I just remembered something that used to happen with me in the car when I was sighted. I could never read in a car for a long period of time. I would get motion sickness as well. Mind you that I can handle the rockiest boat on a lake or in the ocean without an issue. The only thing I know of that would give me motion sickness is being in a car and reading with my eyes, which I cannot do anymore.

I say that to second you on this one. I may if I could see get motion sickness from such a thing. What if I am in a car and I am looking at this site. Will the motion sickness double or cancel out? That would be something interesting to try. If you test it make sure someone else is driving or let us know so we can stay off the streets.

-----Original Message-----
From: WebAIM-Forum [mailto: <EMAIL REMOVED> ] On Behalf Of Karl Brown
Sent: Thursday, December 22, 2016 4:22 AM
To: WebAIM Discussion List < <EMAIL REMOVED> >
Subject: Re: [WebAIM] Transitions causing motion sickness - WCAG failure and how to handle?

Thanks, everyone.

I'm going to sit with the designers and the brand team at the client and make some recommendations, including a tool to switch off transitions and animations (though this won't affect the YouTube videos they'll have).
○ ○ ○ ○
◆ ACTIVITY 1:
In the forum message, what tool does Karl Brown plan to recommend to the client?
The entries that follow have no connection to the forum message.
○ ○ ○ ○
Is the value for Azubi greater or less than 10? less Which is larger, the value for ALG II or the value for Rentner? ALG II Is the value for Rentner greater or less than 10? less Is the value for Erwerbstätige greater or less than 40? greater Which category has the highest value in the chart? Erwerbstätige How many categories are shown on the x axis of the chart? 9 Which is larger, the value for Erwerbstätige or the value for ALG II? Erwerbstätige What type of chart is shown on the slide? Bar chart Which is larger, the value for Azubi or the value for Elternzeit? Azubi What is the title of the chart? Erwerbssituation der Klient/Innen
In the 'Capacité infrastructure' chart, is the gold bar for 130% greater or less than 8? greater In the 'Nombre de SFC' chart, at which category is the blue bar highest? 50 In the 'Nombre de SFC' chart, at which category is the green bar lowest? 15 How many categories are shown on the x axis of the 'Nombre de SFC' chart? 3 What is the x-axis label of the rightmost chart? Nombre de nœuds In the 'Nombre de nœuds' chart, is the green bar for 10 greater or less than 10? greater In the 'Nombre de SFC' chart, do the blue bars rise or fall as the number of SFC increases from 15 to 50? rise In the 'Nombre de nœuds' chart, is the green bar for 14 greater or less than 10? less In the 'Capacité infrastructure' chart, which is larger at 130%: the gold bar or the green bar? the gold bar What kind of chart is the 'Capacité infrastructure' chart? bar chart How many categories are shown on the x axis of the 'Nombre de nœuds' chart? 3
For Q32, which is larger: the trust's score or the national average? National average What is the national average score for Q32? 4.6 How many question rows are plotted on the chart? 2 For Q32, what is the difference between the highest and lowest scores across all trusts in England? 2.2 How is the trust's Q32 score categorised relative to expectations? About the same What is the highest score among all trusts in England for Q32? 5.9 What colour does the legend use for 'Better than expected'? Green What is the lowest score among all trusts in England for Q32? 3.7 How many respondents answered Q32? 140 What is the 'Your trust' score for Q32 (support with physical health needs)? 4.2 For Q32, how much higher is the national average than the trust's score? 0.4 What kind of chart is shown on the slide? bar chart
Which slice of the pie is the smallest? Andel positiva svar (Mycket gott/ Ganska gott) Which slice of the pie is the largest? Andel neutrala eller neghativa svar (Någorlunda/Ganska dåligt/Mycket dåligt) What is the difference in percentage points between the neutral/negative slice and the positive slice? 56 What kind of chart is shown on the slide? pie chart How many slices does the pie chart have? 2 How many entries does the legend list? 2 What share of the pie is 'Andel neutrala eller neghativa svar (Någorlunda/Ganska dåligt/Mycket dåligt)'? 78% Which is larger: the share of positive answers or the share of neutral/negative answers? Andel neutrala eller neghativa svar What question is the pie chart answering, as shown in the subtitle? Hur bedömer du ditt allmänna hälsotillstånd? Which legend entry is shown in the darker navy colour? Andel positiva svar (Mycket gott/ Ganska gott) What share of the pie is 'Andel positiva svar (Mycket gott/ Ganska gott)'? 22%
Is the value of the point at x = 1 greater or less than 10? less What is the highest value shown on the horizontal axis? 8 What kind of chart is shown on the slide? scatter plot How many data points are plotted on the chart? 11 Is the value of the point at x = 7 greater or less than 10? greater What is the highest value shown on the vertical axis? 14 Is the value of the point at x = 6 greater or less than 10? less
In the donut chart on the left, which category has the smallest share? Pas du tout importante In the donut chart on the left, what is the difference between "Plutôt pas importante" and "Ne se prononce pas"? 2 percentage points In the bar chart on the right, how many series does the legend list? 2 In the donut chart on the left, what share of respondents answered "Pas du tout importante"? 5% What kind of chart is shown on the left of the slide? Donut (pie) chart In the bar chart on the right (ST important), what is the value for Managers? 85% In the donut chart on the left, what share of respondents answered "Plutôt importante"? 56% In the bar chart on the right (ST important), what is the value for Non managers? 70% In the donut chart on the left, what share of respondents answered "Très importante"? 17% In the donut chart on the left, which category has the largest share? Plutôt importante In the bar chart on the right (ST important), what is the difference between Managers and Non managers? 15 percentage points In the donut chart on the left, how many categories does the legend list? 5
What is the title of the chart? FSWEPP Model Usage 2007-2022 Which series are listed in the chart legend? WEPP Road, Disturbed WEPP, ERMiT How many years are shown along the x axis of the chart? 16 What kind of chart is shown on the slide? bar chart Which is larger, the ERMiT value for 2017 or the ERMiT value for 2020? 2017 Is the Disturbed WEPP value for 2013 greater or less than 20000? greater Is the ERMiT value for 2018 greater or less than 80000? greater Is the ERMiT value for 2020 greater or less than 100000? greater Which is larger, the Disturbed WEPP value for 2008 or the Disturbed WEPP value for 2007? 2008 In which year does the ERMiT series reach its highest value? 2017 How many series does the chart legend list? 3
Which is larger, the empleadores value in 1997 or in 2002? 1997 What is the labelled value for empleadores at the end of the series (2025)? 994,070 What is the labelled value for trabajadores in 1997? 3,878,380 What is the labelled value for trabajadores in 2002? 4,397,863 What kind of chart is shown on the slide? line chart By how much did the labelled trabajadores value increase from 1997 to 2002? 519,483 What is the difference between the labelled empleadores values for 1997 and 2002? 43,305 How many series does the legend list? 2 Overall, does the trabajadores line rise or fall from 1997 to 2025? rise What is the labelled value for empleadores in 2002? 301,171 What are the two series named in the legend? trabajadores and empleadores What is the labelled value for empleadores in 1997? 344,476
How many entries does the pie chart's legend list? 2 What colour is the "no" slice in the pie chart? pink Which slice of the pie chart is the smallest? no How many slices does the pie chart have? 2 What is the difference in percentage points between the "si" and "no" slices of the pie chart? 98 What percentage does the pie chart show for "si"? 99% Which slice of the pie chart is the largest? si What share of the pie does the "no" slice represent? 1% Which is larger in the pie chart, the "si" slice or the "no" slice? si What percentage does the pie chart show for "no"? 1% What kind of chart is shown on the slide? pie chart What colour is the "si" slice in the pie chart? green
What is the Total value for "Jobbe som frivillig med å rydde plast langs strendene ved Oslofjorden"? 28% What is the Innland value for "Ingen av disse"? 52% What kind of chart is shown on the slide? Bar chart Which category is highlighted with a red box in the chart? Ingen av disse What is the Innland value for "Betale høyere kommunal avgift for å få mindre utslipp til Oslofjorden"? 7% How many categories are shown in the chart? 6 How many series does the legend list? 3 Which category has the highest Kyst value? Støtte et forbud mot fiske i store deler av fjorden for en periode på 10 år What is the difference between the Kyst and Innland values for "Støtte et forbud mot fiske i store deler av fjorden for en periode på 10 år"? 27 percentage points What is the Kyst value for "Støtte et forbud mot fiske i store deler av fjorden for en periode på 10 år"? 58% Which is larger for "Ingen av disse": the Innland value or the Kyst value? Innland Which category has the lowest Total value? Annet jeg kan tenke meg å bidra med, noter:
○ ○ ○ ○
◆ ACTIVITY 2:
Change "chart" to "graph" in the entries, starting with the first entry line and going on through the line with "In the 'Capacité infrastructure' chart, is". Leave everything else unchanged, and give only those lines.

◆ RESPONSE 1:
He plans to recommend a tool to switch off transitions and animations.

◆ RESPONSE 2:
Is the value for Azubi greater or less than 10? less Which is larger, the value for ALG II or the value for Rentner? ALG II Is the value for Rentner greater or less than 10? less Is the value for Erwerbstätige greater or less than 40? greater Which category has the highest value in the graph? Erwerbstätige How many categories are shown on the x axis of the graph? 9 Which is larger, the value for Erwerbstätige or the value for ALG II? Erwerbstätige What type of graph is shown on the slide? Bar graph Which is larger, the value for Azubi or the value for Elternzeit? Azubi What is the title of the graph? Erwerbssituation der Klient/Innen
In the 'Capacité infrastructure' graph, is the gold bar for 130% greater or less than 8? greater In the 'Nombre de SFC' graph, at which category is the blue bar highest? 50 In the 'Nombre de SFC' graph, at which category is the green bar lowest? 15 How many categories are shown on the x axis of the 'Nombre de SFC' graph? 3 What is the x-axis label of the rightmost graph? Nombre de nœuds In the 'Nombre de nœuds' graph, is the green bar for 10 greater or less than 10? greater In the 'Nombre de SFC' graph, do the blue bars rise or fall as the number of SFC increases from 15 to 50? rise In the 'Nombre de nœuds' graph, is the green bar for 14 greater or less than 10? less In the 'Capacité infrastructure' graph, which is larger at 130%: the gold bar or the green bar? the gold bar What kind of graph is the 'Capacité infrastructure' graph? bar graph How many categories are shown on the x axis of the 'Nombre de nœuds' graph? 3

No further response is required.